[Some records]
>>>>>
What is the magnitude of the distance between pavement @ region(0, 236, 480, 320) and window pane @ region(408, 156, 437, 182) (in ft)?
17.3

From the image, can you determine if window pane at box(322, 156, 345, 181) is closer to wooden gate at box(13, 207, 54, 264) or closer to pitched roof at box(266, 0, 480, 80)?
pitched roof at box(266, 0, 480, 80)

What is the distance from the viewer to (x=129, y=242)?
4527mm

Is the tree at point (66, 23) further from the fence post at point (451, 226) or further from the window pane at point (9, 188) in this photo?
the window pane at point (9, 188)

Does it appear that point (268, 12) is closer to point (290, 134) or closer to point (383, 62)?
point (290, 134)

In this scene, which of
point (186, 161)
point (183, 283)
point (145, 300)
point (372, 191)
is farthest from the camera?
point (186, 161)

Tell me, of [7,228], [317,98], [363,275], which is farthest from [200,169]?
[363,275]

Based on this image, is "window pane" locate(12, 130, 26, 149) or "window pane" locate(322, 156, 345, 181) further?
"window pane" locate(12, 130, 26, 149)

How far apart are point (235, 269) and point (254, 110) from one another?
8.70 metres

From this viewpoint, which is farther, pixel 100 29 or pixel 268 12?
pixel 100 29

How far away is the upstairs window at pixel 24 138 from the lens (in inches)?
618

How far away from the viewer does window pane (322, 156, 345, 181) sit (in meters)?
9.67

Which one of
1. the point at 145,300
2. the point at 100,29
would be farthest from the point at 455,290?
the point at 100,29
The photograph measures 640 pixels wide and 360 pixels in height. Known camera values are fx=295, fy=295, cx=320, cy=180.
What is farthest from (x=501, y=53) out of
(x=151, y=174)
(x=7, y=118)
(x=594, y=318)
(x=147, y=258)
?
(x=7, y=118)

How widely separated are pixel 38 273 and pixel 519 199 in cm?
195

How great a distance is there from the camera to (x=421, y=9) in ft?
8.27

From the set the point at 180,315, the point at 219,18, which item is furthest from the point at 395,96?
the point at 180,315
<<<<<
- _Exercise_:
Write out all records exactly, keeping every detail.

- _Solution below_:
What is the magnitude of the distance between pavement @ region(0, 236, 480, 320) and window pane @ region(408, 156, 437, 182) (in ft)?
17.3

From the image, can you determine if window pane at box(322, 156, 345, 181) is closer to wooden gate at box(13, 207, 54, 264) or closer to pitched roof at box(266, 0, 480, 80)?
pitched roof at box(266, 0, 480, 80)

What is the distance from the viewer to (x=129, y=242)?
4527mm

Is the tree at point (66, 23) further from the fence post at point (451, 226) or further from the window pane at point (9, 188) in this photo?
the window pane at point (9, 188)

Does it appear that point (268, 12) is closer to point (290, 134) or closer to point (383, 62)?
point (290, 134)

In this scene, which of
point (186, 161)
point (183, 283)
point (145, 300)
point (372, 191)
is farthest from the camera?
point (186, 161)

Tell me, of [7,228], [317,98], [363,275], which is farthest from [200,169]?
[363,275]

Based on this image, is "window pane" locate(12, 130, 26, 149) or "window pane" locate(322, 156, 345, 181) further?
"window pane" locate(12, 130, 26, 149)

How far apart are point (235, 269) and point (254, 110) from one another?
8.70 metres

From this viewpoint, which is farther, pixel 100 29 or pixel 268 12?
pixel 100 29

How far away is the upstairs window at pixel 24 138 from the lens (in inches)?
618

How far away from the viewer does window pane (322, 156, 345, 181) sit (in meters)?
9.67

Which one of
1. the point at 145,300
2. the point at 100,29
would be farthest from the point at 455,290?
the point at 100,29
The photograph measures 640 pixels wide and 360 pixels in height. Known camera values are fx=295, fy=295, cx=320, cy=180.
What is farthest from (x=501, y=53) out of
(x=151, y=174)
(x=7, y=118)
(x=594, y=318)
(x=147, y=258)
?
(x=7, y=118)

How widely separated are pixel 38 273 and pixel 519 199 in cm?
195

How great a distance is there from the camera to (x=421, y=9) in ft?
8.27

From the set the point at 180,315, the point at 219,18, which item is furthest from the point at 395,96?
the point at 180,315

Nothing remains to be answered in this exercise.